Je passe presque tous les jours à midi pour apporter une ration alimentaire. Souvent seule, mais je n’ai plus besoin de traducteur pour m’occuper de G.. Il commence toujours par me parler de sa chaîne, puis on change de sujet.

 

Un jour, ma curiosité de médecin est satisfaite : je peux voir la plaie, recousue à gros points car la suppuration continue. Pourtant ce n’est pas que j’arrive à l’heure du pansement. La plaie est à l’air libre. Simplement, me dit le chirurgien que je cherche dans l’établissement, il n’y a plus de bande, ni de compresse. G. qui n’a pas accès à un quelconque bassin s’est tellement souillé qu’on a dû jeter toutes les bandes. Déjà ce travail de toilette réservé aux familles a heureusement été fait par le personnel. Difficile pour moi, blanche, médecin qui travaille dans des conditions de rêve par rapport à ici, de protester. Mieux vaut essayer de trouver des solutions.

 

 Je repasse donc par la pharmacie où je suis très connue maintenant, prends un stock de compresses et de bandes, trouve les infirmières pour leur demander de revenir faire le pansement. Entre temps, quelques compresses propres ont été posées sur la plaie.
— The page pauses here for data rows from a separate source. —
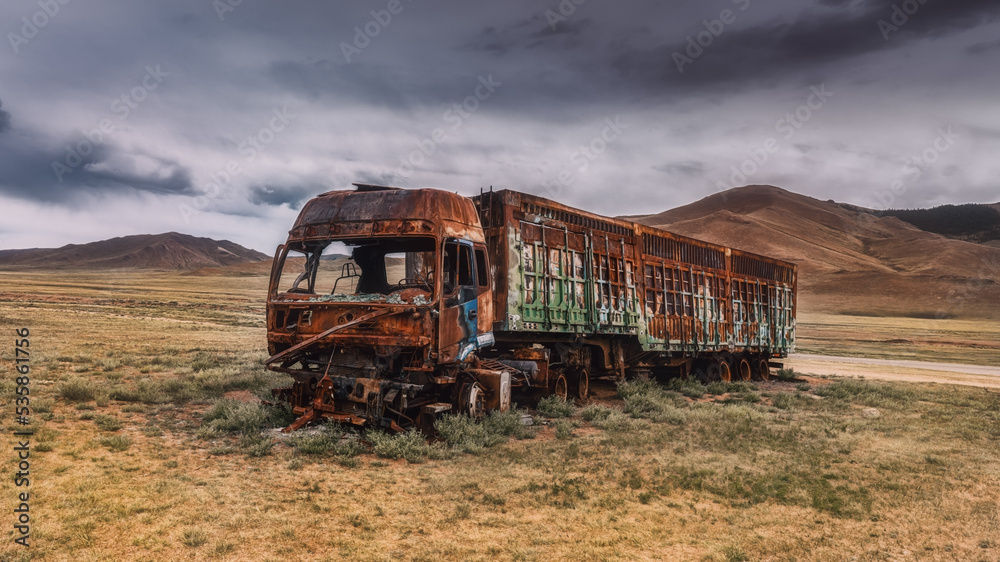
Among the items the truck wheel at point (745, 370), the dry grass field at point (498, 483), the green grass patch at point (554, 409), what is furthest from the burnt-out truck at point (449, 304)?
the truck wheel at point (745, 370)

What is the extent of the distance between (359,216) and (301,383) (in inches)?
102

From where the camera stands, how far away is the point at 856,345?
46.0m

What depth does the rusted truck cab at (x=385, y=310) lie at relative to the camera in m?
8.32

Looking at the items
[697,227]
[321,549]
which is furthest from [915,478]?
[697,227]

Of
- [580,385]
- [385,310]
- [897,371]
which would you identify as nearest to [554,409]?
[580,385]

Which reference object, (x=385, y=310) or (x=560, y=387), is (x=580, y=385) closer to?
(x=560, y=387)

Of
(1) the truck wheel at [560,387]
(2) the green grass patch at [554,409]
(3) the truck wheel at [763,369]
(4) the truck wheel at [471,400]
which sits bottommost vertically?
(3) the truck wheel at [763,369]

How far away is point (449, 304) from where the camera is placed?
344 inches

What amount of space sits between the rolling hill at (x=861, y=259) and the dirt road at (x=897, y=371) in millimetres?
68902

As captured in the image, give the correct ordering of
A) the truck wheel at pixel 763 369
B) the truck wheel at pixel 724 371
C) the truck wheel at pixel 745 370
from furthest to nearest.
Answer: the truck wheel at pixel 763 369 → the truck wheel at pixel 745 370 → the truck wheel at pixel 724 371

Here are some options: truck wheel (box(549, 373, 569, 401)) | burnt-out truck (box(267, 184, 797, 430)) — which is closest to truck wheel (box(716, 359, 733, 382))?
burnt-out truck (box(267, 184, 797, 430))

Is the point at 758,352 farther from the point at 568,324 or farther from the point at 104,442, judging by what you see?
the point at 104,442

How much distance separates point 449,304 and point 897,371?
25.8m

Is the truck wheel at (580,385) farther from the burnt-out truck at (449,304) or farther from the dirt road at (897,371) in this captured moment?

Le lendemain, je suis contente de voir un pansement parfaitement fait.

 

A mon départ, je suis inquiète du devenir de G. et m’en confie à différentes autorités de la prison. Je suis prévenue du jour de son retour un matin, lors de mes consultations  à mon cabinet lyonnais, et j’ai un peu de mal à garder mon calme quand je comprends qu’il va sans doute devoir dormir la nuit dans la « chambre » la plus surpeuplée de la prison, celle où on dort debout. Heureusement, sa situation est réévaluée, il dormira dans de meilleures conditions et lui qui est nu, on lui donne deux pantalons et deux chemises. Les pansements sont faits à l’infirmerie de la prison.

 

 

Depuis j’ai eu G. au téléphone une fois (pour se dire bonjour simplement, toujours la barrière de la langue). Il va bien.